▸ **Passage shown**:

_____

“I guarantee it wasnt designed for the latter.”
Let me say that I’ve been treated good by the VA. It is hard to get an appointment and it’s inconvenient to go there though. The level of coverage you get is based on your net worth, and as a senior on medicare, medicare pays first anyway. I also have retirement insurance as well. Their coverage is crap, but that’s not part of this discussion. I happen to have a high net worth, (90+ percentile) So the VA doesn’t pay much for me...
You can also get the best of care in a hospital if you have the right coverage. Why not just issue a card to vets, and just let them use regular hospitals instead of having to wait so long?
The opposite is true... I got a letter from the VA the other day that stated that unless it was life threatening, they would not pay if you went to a Non-VA hospital. This makes no sense if there are waiting lists at the VA. That equates to substandard coverage.
“Why not just issue a card to vets, and just let them use regular hospitals instead of having to wait so long?”
I absolutely agree, and have since the first time I set foot in a VA.
I wrote on a related thread the other day that I rotated through several VA hospitals during training, and back then some of the VA hospitals I was at provided absolutely substandard care (in some instances, it was criminal). It was a combination of the attitudes of ‘guaranteed a job for life’ government employees (receptionists, technicians, nurses, you name it), the ridiculous bureaucratic hurdles involved in ordering tests etc., and that some VA hospitals had their own residency physicians who were almost all foreign medical grads - some of whom were less than committed to the long hours required as a resident back then (many were committed, and good, so I don’t want to paint with too broad a brush).
I have since seen VA hospitals that are run generally very well, with very committed staff, and so find it almost ironic that when VA hospitals were at their worst they were getting a pass, and now that they’ve improved, they’re finally getting the scrutiny they should have gotten long ago.
That said, it is my firm belief that government-run medicine is always going to be less than the US private system, by far. Unfortunately, the private system is now headed in the same direction, thanks to the same government involvement.

_____

▸ **Available data**:
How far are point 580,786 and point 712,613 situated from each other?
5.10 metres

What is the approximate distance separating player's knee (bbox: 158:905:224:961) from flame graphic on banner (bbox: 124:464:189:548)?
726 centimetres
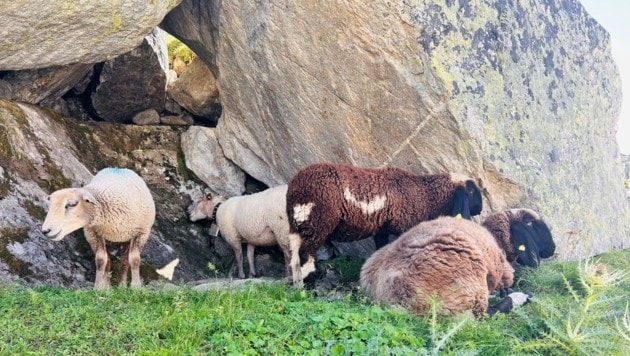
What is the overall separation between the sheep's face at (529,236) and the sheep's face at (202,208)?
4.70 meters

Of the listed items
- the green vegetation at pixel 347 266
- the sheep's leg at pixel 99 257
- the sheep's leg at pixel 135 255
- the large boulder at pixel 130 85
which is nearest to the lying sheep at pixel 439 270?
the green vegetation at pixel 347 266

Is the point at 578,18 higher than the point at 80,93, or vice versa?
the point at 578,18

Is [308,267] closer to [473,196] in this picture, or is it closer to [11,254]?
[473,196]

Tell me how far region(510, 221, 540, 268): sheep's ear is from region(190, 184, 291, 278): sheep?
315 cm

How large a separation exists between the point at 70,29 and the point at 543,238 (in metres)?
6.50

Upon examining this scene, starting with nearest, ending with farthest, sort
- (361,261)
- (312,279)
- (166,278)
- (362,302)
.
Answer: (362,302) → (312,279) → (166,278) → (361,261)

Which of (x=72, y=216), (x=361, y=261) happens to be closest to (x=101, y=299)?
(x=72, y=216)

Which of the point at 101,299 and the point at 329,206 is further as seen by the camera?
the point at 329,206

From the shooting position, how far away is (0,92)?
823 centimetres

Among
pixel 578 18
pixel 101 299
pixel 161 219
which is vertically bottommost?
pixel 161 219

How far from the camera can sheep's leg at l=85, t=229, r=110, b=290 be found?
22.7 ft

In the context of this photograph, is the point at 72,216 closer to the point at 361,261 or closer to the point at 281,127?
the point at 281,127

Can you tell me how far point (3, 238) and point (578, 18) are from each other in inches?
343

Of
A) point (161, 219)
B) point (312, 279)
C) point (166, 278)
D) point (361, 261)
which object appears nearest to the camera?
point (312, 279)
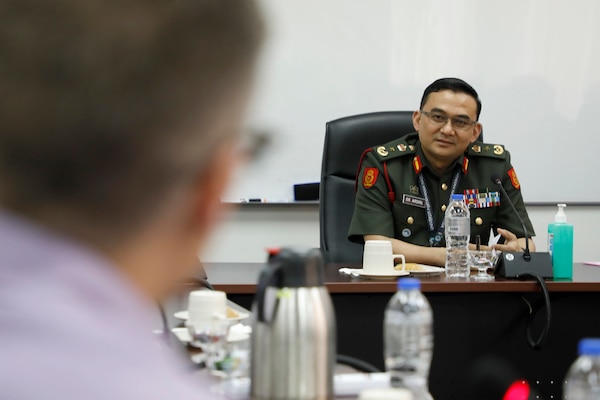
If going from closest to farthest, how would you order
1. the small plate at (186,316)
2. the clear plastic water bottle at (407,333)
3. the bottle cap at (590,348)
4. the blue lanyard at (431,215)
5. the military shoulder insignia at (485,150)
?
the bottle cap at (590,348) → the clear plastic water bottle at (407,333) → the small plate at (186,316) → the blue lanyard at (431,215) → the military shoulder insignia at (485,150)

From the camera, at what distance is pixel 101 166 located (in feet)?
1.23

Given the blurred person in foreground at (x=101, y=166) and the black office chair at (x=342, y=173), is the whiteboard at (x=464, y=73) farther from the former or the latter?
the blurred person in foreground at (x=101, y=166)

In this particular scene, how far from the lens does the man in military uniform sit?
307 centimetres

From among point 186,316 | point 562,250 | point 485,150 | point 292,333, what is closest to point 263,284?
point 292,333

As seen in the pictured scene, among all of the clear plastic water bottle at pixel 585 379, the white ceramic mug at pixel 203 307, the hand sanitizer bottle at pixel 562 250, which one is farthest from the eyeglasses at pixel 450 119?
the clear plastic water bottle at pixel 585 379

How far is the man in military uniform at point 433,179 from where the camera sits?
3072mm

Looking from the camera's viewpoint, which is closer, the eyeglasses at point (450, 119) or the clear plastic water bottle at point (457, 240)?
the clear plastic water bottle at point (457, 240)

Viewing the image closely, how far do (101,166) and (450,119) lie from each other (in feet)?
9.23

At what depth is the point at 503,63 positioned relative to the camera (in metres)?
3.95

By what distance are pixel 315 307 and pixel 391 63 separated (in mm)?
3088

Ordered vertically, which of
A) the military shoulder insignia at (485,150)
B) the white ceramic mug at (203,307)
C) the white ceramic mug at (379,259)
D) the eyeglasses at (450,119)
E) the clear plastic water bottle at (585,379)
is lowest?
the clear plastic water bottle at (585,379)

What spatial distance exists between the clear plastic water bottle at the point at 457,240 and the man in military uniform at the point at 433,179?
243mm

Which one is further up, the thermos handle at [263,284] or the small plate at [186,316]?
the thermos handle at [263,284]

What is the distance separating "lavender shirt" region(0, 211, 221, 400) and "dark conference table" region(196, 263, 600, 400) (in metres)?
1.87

_____

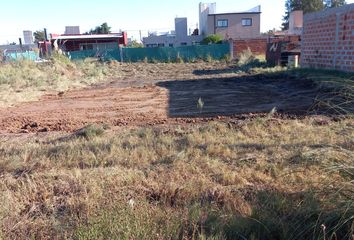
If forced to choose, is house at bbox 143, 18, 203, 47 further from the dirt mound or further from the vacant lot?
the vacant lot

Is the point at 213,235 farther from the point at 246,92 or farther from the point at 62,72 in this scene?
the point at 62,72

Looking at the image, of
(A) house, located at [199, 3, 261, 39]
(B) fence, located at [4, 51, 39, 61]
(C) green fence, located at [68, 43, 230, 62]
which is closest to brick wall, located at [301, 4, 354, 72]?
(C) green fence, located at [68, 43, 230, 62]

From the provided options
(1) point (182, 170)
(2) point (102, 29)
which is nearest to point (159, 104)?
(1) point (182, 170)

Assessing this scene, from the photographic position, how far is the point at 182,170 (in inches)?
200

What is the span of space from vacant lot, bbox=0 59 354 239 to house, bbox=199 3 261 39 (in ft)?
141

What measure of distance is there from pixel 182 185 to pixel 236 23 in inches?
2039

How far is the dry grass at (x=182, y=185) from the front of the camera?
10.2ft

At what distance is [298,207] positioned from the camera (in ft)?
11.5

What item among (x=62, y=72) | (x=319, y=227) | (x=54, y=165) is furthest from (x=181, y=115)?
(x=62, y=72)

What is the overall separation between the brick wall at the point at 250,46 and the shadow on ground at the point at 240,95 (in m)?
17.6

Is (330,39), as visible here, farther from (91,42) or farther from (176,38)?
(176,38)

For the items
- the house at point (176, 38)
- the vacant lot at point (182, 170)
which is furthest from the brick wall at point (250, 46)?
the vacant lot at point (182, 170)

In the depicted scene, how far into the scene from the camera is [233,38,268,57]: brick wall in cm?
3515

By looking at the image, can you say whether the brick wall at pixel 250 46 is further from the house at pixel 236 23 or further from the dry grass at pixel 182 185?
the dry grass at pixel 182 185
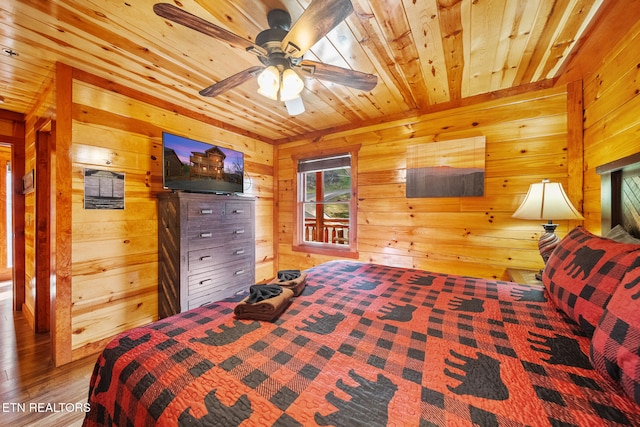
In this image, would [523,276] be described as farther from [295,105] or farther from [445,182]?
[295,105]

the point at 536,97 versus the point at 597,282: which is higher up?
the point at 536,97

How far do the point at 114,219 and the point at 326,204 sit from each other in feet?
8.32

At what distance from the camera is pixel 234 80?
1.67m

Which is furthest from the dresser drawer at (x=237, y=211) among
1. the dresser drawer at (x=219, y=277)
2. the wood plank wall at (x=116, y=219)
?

_____

▸ **How to complete this task**: Rewrite everything from "I have since" down to "gotten long ago." in the comments on VA care, changing "scrutiny" to "criticism". The data are separate material, unrelated to the comments on VA care.

▸ **Task output**:
I have since seen VA hospitals that are run generally very well, with very committed staff, and so find it almost ironic that when VA hospitals were at their worst they were getting a pass, and now that they’ve improved, they’re finally getting the criticism they should have gotten long ago.